Hi @johny-c , have you found a nice way of logging nested dictionaries parameters ? Have you thought of a UI element to "browse" such parameters (e.g. wrapping/unwrapping a tree of parameters...) ?
Since this is still not managed, I am thinking of using a dictionary "flattening" option (e.g. this SO question), that converts nested keys into flat "level1__level2" keys, that stay grouped together in the UI by alphabetical ordering.
param = {"level1": {"level2-key1": "value1", "level2-key2": "value2"}}
mlflow.log_params(flatten(param, separator='__'))
Any updates on this?
I am also facing this truncated view of a nested dictionaries when making run comparisons.

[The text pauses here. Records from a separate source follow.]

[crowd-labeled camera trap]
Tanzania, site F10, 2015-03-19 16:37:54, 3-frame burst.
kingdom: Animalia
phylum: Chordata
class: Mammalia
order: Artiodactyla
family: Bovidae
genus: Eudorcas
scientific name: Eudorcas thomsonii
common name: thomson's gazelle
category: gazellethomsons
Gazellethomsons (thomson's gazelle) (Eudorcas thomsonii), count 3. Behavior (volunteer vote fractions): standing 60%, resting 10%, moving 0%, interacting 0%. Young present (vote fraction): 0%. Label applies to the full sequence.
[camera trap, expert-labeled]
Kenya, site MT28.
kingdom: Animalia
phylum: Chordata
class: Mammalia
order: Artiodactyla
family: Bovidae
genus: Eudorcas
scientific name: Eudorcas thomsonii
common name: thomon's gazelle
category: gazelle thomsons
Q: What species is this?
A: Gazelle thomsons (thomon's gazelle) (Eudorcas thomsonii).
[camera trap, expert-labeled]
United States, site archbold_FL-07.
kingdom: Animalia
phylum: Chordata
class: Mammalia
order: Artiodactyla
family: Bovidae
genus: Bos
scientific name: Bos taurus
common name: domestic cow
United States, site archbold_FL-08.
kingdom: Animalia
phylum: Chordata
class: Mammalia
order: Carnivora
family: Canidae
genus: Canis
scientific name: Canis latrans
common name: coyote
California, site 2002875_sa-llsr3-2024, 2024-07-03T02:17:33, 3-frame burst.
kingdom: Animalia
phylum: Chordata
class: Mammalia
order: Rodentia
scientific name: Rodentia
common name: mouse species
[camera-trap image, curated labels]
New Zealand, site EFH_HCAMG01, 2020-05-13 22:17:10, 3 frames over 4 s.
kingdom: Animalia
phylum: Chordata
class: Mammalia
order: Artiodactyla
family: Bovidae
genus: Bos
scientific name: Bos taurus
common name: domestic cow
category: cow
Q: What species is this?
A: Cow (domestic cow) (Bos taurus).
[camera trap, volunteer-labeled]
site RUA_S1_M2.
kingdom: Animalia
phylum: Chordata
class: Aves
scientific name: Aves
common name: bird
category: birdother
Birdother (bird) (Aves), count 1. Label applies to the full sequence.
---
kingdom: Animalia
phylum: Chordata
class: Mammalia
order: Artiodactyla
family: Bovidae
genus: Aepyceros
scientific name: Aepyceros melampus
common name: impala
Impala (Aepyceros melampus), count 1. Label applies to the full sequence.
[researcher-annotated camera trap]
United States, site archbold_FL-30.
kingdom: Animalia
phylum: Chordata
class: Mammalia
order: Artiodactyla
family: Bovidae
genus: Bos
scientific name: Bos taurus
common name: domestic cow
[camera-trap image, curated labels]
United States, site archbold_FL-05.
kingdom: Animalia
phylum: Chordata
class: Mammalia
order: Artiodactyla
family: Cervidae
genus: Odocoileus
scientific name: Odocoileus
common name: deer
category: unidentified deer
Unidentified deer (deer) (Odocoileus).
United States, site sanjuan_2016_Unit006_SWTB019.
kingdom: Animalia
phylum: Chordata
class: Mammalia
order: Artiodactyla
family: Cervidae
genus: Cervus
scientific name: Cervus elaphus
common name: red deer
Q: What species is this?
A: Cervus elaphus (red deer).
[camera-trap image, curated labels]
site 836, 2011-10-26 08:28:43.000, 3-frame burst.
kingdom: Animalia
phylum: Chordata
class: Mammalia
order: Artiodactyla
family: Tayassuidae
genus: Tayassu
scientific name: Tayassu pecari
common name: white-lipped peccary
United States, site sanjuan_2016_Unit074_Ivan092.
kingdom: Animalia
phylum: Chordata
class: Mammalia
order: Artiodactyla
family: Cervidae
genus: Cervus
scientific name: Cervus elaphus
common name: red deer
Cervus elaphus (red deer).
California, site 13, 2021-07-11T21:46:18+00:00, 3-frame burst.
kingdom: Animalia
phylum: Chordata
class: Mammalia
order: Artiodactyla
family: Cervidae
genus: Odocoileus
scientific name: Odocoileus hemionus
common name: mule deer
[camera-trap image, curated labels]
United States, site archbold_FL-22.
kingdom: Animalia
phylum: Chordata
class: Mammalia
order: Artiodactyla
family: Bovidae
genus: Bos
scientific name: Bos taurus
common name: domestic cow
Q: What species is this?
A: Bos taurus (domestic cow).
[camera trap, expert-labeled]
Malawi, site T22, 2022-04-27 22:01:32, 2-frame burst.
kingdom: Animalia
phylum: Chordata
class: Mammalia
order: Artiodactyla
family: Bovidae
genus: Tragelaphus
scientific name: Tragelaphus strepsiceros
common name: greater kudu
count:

neptune has a way of nesting logged parameters and metrics: https://docs.neptune.ai/logging/parameters/#nested-dictionary
It would indeed be nice to have such a feature in mlflow. A very natural purpose is to differentiate between training and test metrics. Currently, I think this requires a flattening approach as suggested by @piclem.
There are already dedicated 'Attributes' (Experiment Name, Source, ...), 'Parameters', and 'Metrics' in the UI. I'm not sure how they are treated under the hood, but it feels as if allowing subcategories in the user-populated 'Parameters' and 'Metrics' shouldn't be too hard.